+++ DATA FOR THE TASK +++
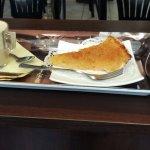 Капучино и лимонный пирог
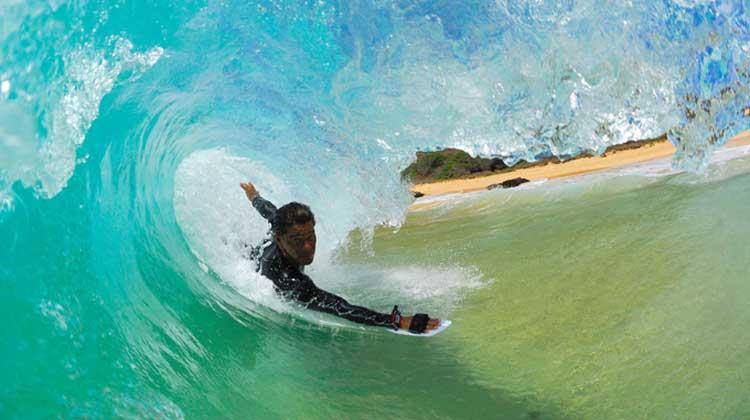 Praia de Cordeirinho, em Maricá, recebe campeonato de bodysurf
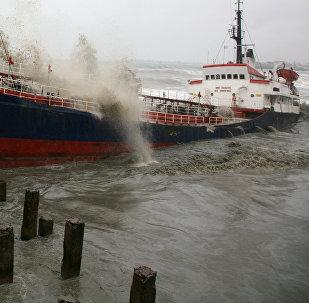 Турецкий сухогруз тонет в результате шторма на Черном море, архивное фото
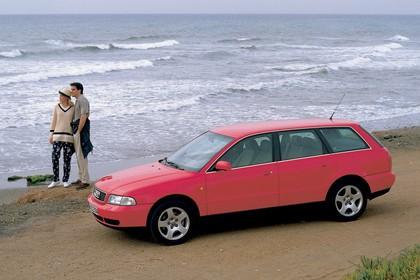 Audi A4 Avant B5 Aussenansicht Seite schräg statisch rot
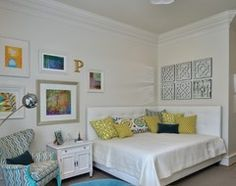 Double bed against wall in smaller room - Houzz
+++
- **PROMPT**
Pictures don't belong in the copy. Restate all the entries exactly.

- **RESULT BELOW**
 Капучино и лимонный пирог
 Praia de Cordeirinho, em Maricá, recebe campeonato de bodysurf
 Турецкий сухогруз тонет в результате шторма на Черном море, архивное фото
 Audi A4 Avant B5 Aussenansicht Seite schräg statisch rot
 Double bed against wall in smaller room - Houzz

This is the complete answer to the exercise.